## Action item
Give back, unchanged, each line from the one containing "this 1200×625 image." through the last line of the entries below.

-*-

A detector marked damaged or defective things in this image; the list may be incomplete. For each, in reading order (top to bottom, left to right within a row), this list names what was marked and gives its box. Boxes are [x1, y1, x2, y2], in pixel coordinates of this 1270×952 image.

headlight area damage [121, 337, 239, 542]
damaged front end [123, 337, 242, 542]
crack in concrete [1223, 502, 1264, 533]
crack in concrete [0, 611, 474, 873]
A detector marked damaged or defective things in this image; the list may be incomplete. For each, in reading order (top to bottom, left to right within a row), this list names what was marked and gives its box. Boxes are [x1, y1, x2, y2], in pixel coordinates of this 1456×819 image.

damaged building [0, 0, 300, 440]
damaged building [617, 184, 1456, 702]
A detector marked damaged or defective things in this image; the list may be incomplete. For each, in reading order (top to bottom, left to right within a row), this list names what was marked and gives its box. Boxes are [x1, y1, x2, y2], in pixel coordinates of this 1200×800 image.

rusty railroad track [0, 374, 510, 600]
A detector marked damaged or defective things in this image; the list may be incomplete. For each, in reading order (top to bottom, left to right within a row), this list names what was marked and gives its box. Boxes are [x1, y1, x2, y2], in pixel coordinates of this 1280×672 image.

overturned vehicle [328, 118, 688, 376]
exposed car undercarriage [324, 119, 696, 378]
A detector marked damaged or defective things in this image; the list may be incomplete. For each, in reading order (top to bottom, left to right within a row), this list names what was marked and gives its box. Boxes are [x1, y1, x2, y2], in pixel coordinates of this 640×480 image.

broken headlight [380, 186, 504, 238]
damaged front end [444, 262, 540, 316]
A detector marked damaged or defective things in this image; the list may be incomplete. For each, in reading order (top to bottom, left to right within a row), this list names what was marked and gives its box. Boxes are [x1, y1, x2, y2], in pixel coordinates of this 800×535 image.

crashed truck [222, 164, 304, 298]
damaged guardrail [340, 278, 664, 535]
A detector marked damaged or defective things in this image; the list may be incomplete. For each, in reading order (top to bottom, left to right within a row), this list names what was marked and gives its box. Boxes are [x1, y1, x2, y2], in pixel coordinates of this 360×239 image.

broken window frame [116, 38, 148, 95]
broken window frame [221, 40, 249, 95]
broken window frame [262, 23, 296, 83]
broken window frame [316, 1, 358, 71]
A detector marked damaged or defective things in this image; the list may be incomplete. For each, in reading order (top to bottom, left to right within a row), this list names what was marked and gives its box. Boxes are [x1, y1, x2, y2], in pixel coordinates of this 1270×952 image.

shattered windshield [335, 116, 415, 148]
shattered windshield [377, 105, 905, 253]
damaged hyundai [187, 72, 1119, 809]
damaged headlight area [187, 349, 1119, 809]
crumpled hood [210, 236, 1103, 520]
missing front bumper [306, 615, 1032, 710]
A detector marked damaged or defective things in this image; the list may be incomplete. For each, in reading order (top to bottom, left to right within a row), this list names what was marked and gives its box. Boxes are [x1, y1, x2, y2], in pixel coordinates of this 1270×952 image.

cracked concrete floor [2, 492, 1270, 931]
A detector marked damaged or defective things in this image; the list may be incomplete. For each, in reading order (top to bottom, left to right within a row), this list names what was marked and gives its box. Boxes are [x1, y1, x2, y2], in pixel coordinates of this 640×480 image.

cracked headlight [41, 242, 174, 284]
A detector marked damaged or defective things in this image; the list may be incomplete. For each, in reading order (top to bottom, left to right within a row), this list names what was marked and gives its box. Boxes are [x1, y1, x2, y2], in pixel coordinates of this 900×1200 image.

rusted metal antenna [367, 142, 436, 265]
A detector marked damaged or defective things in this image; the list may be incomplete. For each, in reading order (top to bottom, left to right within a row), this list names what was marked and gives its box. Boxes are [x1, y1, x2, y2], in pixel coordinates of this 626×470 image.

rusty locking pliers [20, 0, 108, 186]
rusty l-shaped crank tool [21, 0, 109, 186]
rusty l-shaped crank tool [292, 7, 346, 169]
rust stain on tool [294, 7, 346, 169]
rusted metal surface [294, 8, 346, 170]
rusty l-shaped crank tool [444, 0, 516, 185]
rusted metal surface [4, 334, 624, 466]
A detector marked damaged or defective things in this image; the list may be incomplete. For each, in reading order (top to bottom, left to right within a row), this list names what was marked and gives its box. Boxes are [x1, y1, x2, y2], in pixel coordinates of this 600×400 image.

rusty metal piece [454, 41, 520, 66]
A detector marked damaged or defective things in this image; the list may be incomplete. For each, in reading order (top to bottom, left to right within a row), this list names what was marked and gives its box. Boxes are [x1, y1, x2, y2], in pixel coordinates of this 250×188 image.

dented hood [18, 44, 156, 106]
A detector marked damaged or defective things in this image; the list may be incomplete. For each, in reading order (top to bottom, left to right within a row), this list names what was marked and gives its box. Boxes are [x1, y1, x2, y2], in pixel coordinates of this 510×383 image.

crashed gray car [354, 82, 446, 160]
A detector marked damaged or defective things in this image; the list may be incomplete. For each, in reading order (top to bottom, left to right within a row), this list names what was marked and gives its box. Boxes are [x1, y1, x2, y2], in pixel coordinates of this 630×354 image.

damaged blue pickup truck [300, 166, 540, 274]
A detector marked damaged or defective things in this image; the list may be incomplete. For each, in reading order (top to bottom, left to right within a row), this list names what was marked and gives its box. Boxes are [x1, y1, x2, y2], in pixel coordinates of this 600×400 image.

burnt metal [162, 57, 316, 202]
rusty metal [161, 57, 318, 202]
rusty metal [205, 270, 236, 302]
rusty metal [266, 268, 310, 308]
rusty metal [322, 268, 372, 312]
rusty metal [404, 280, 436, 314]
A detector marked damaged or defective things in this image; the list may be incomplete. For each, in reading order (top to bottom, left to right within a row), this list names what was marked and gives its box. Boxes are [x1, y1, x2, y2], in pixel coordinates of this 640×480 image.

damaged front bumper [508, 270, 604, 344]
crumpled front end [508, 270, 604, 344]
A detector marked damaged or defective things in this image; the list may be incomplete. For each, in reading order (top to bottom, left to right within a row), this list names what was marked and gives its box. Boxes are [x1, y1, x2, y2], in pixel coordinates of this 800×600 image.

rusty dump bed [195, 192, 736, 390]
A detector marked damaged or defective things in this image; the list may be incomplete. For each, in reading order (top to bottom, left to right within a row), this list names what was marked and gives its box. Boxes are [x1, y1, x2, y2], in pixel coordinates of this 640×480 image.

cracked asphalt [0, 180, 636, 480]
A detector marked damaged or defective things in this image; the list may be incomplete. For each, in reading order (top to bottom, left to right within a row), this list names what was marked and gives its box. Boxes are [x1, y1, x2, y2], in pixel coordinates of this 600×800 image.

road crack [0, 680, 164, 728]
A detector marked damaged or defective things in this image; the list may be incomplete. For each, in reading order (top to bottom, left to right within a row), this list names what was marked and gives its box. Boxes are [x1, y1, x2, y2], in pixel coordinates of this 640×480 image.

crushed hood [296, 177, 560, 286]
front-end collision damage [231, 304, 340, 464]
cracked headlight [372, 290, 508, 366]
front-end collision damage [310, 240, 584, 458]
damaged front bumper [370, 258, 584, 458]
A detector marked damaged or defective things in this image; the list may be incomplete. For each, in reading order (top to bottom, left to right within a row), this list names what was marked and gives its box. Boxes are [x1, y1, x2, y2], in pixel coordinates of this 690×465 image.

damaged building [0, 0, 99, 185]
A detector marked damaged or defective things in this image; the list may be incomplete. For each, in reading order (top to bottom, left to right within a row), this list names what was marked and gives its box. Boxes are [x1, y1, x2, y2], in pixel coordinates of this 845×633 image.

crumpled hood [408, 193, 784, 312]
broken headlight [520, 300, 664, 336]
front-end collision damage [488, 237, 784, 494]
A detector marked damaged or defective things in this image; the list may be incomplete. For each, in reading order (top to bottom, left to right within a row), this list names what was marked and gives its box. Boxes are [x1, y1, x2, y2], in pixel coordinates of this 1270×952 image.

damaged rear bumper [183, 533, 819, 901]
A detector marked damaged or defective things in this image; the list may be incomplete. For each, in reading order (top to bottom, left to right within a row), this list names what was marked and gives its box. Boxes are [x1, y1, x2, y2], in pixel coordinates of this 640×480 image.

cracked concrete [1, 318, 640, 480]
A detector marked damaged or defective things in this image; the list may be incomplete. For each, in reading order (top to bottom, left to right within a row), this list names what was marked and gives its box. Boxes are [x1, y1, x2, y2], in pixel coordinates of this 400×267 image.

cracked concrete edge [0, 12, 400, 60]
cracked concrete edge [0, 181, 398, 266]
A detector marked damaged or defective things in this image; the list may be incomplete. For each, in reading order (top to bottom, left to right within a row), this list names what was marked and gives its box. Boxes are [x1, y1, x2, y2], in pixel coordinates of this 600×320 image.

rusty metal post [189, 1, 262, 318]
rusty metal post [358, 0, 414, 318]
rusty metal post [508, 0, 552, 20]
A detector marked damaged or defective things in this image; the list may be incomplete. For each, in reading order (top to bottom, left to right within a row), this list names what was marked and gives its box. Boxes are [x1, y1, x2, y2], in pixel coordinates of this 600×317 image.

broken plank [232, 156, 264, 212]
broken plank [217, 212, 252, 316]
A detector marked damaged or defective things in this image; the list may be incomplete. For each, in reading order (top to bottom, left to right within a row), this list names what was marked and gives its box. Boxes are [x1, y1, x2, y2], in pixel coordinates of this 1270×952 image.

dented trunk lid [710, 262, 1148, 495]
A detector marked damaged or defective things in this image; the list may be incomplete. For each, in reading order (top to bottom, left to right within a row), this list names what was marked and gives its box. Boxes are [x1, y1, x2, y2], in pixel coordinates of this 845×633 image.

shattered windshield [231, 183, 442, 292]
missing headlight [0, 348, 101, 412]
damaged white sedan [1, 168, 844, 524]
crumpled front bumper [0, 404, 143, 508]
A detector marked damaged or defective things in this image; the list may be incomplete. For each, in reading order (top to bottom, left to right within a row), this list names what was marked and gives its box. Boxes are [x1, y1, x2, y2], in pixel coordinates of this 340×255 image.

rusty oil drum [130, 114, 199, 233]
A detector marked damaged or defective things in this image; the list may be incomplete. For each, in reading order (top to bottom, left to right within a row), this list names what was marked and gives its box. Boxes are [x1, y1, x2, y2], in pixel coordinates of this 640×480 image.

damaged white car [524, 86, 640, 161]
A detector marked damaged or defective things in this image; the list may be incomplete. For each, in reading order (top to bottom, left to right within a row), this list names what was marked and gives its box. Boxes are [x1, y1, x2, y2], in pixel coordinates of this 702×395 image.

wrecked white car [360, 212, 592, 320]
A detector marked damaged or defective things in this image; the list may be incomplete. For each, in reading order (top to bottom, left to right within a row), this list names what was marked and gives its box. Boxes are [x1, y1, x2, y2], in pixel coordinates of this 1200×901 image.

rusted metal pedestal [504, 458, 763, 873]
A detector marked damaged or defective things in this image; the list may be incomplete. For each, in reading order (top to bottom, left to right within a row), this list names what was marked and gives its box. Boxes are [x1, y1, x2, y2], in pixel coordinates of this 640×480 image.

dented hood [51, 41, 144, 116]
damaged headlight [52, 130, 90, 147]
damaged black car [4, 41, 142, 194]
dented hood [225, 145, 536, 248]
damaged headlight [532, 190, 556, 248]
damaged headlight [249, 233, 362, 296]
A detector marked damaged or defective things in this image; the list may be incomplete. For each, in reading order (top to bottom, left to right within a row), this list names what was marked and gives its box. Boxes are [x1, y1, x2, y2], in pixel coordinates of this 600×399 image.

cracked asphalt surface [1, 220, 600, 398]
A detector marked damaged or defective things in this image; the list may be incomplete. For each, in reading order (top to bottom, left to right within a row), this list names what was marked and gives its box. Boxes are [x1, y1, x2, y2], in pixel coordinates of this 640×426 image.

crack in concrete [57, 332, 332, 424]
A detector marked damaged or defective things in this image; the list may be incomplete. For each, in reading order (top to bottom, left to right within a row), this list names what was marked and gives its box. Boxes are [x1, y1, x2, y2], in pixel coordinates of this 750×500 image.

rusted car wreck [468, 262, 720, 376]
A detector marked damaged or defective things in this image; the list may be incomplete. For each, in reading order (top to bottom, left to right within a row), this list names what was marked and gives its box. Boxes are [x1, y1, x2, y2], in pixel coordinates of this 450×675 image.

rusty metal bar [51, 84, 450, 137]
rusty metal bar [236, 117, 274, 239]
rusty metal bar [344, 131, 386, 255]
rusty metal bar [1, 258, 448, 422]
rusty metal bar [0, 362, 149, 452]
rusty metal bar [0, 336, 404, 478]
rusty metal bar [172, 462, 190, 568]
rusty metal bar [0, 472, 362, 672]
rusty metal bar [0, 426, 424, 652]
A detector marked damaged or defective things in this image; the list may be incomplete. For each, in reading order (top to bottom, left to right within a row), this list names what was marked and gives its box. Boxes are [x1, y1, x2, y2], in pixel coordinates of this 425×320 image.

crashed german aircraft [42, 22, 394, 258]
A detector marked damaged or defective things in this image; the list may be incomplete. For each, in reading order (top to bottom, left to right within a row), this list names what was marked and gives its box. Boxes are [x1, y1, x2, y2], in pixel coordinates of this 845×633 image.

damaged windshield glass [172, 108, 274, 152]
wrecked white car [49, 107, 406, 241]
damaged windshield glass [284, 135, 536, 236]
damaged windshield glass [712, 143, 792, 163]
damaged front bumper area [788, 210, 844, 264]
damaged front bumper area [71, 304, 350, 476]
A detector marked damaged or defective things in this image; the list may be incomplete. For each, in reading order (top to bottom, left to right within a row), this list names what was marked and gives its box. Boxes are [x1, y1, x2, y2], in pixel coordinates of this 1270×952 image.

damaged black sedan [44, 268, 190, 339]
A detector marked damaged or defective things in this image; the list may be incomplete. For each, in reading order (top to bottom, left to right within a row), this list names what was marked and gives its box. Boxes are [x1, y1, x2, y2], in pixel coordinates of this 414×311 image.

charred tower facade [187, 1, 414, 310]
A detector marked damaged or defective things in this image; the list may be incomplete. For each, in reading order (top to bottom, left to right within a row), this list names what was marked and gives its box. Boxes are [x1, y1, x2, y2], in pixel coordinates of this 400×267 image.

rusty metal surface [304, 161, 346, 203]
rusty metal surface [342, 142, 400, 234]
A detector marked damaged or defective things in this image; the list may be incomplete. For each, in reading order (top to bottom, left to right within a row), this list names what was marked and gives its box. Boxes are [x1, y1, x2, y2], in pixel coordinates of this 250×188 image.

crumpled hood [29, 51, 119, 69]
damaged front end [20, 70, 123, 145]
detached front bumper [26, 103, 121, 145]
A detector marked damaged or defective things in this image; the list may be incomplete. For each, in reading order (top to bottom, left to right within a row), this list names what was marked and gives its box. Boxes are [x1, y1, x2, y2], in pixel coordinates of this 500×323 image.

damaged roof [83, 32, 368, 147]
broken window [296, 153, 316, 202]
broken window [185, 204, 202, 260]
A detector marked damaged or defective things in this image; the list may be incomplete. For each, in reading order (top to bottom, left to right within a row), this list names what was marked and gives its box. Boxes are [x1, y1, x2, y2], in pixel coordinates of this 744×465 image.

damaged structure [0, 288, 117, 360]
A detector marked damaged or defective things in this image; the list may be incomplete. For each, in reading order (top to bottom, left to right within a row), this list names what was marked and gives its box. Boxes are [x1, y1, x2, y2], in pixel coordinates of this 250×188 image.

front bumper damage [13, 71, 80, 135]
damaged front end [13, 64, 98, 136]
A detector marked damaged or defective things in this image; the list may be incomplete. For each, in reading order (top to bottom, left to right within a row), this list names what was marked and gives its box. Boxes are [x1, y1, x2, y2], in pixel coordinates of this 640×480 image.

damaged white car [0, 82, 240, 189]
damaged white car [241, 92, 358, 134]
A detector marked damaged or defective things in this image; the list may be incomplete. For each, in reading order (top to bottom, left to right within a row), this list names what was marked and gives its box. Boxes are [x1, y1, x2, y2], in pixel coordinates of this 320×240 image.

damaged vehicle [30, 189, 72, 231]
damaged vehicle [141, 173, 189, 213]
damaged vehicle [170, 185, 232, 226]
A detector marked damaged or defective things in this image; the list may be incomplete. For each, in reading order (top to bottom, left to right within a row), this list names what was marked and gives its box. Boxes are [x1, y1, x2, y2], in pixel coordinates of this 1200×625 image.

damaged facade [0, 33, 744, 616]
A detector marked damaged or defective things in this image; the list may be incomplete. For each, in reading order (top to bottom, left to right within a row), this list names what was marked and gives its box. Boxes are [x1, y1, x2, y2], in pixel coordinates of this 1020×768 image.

-*-

## Response for this exercise
A detector marked damaged or defective things in this image; the list may be incomplete. For each, in reading order (top to bottom, left to right within a row), this list names what was marked and gives its box. Boxes are [x1, y1, x2, y2], in pixel coordinates of this 1200×625 image.

damaged facade [0, 33, 744, 616]
A detector marked damaged or defective things in this image; the list may be incomplete. For each, in reading order (top to bottom, left to right within a row), this list names what was marked and gives its box. Boxes are [x1, y1, x2, y2], in pixel coordinates of this 1020×768 image.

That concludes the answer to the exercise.